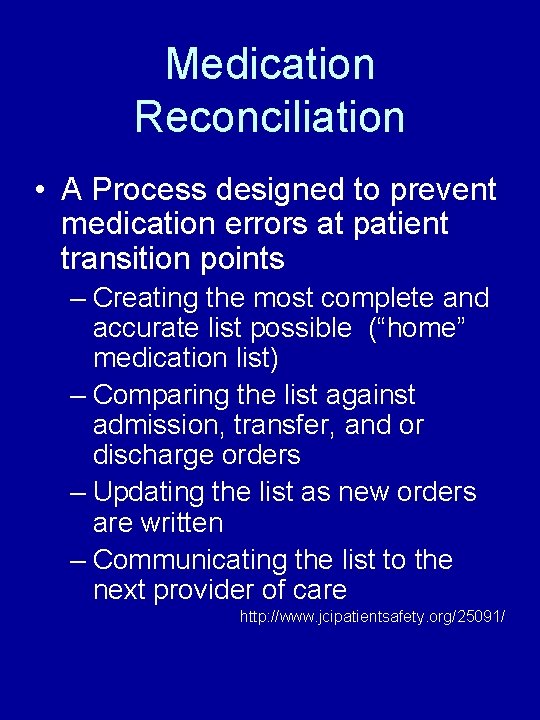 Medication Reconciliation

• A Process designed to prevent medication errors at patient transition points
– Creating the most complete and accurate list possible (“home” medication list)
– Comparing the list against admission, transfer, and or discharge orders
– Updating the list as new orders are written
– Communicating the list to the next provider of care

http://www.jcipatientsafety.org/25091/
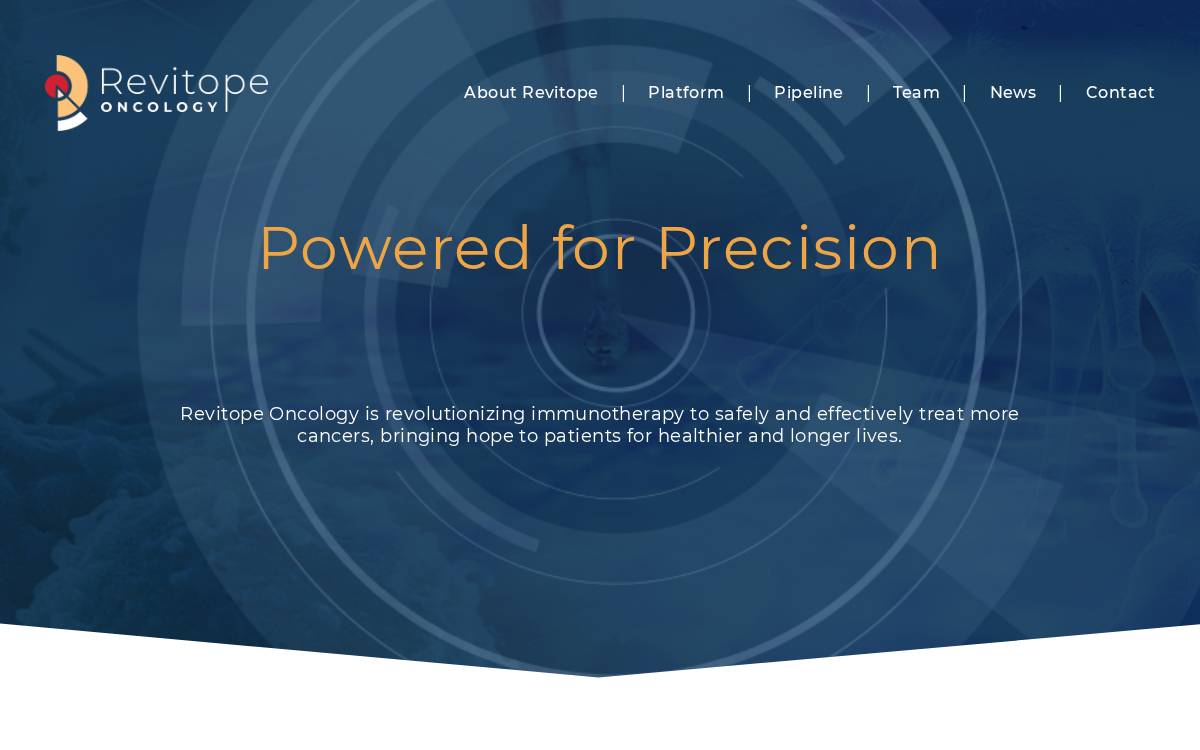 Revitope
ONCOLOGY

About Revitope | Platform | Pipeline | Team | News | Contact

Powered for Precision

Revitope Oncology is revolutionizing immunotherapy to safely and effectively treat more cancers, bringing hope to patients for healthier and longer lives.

Assignment
Return the listing verbatim, pictures excluded.

Exercise result
 Medication Reconciliation

• A Process designed to prevent medication errors at patient transition points
– Creating the most complete and accurate list possible (“home” medication list)
– Comparing the list against admission, transfer, and or discharge orders
– Updating the list as new orders are written
– Communicating the list to the next provider of care

http://www.jcipatientsafety.org/25091/
 Revitope
ONCOLOGY

About Revitope | Platform | Pipeline | Team | News | Contact

Powered for Precision

Revitope Oncology is revolutionizing immunotherapy to safely and effectively treat more cancers, bringing hope to patients for healthier and longer lives.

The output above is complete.